(Excerpts of spatial question data)
◇ ◇ ◇ ◇
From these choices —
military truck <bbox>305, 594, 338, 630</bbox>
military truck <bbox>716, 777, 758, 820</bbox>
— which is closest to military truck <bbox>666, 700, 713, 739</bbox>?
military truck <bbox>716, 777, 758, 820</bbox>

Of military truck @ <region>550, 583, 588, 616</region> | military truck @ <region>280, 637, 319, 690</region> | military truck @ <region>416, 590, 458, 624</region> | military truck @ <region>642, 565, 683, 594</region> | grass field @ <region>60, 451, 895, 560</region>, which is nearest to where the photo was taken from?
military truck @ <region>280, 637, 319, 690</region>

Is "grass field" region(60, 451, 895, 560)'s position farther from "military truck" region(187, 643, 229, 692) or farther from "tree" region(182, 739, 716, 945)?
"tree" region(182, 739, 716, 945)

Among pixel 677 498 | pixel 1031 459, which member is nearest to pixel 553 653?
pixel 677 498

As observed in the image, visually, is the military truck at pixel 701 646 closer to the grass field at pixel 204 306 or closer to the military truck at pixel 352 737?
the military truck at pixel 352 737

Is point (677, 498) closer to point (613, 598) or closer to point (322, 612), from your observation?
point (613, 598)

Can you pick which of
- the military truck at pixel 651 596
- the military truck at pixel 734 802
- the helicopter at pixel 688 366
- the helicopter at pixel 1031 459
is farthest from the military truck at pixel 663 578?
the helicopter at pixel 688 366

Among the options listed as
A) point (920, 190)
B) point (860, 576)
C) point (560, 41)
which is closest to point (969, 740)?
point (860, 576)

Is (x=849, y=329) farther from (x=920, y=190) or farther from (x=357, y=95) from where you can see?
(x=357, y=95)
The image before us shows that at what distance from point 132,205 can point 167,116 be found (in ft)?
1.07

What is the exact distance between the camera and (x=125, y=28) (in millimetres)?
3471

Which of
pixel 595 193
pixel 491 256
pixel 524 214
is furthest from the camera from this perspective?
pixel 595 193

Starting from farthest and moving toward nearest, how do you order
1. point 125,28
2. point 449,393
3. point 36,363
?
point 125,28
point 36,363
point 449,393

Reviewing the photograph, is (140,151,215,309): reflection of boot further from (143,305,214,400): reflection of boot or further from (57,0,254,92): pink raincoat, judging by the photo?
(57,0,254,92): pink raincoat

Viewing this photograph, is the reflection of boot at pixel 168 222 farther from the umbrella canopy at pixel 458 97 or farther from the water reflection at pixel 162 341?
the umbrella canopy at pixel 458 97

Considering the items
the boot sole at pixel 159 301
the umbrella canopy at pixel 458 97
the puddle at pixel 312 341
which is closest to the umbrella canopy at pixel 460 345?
◇ ◇ ◇ ◇
Edit the rows above by replacing "grass field" with "open field" everywhere it occurs. Leave everything else the same.

▸ **Task response**:
From these choices —
military truck <bbox>305, 594, 338, 630</bbox>
military truck <bbox>716, 777, 758, 820</bbox>
— which is closest to military truck <bbox>666, 700, 713, 739</bbox>?
military truck <bbox>716, 777, 758, 820</bbox>

Of military truck @ <region>550, 583, 588, 616</region> | military truck @ <region>280, 637, 319, 690</region> | military truck @ <region>416, 590, 458, 624</region> | military truck @ <region>642, 565, 683, 594</region> | open field @ <region>60, 451, 895, 560</region>, which is nearest to where the photo was taken from?
military truck @ <region>280, 637, 319, 690</region>

Is "open field" region(60, 451, 895, 560)'s position farther from "military truck" region(187, 643, 229, 692) or farther from "tree" region(182, 739, 716, 945)?
"tree" region(182, 739, 716, 945)

Among pixel 677 498 | pixel 1031 459, which member is nearest to pixel 553 653?
pixel 677 498

As observed in the image, visually, is the military truck at pixel 701 646 closer to the open field at pixel 204 306 or closer to the military truck at pixel 352 737?
the military truck at pixel 352 737

Is point (677, 498) closer to point (613, 598) or closer to point (322, 612), from your observation?
point (613, 598)

Can you pick which of
- the military truck at pixel 651 596
- the military truck at pixel 734 802
- the helicopter at pixel 688 366
- the helicopter at pixel 1031 459
is farthest from the military truck at pixel 663 578?
the helicopter at pixel 688 366

Among the options listed as
A) point (920, 190)
B) point (860, 576)
C) point (560, 41)
which is closest to point (969, 740)?
point (860, 576)

Is (x=849, y=329) farther from (x=920, y=190) or farther from (x=357, y=95) from where you can see?
(x=357, y=95)
The image before us shows that at what distance from point 132,205 can point 167,116 be found (in ft)?
1.07

What is the exact distance between the camera and (x=125, y=28) (in millimetres)?
3471

Which of
pixel 595 193
pixel 491 256
pixel 524 214
is furthest from the camera from this perspective?
pixel 595 193

Starting from farthest and moving toward nearest, how do you order
1. point 125,28
2. point 449,393
3. point 36,363
?
point 125,28
point 36,363
point 449,393

Reviewing the photograph, is (140,151,215,309): reflection of boot further from (143,305,214,400): reflection of boot or further from (57,0,254,92): pink raincoat, judging by the photo?
(57,0,254,92): pink raincoat

Viewing this photograph, is the reflection of boot at pixel 168 222 farther from the umbrella canopy at pixel 458 97 or farther from the water reflection at pixel 162 341?
the umbrella canopy at pixel 458 97

Considering the items
the boot sole at pixel 159 301
the umbrella canopy at pixel 458 97
the puddle at pixel 312 341
which is closest to the umbrella canopy at pixel 460 345?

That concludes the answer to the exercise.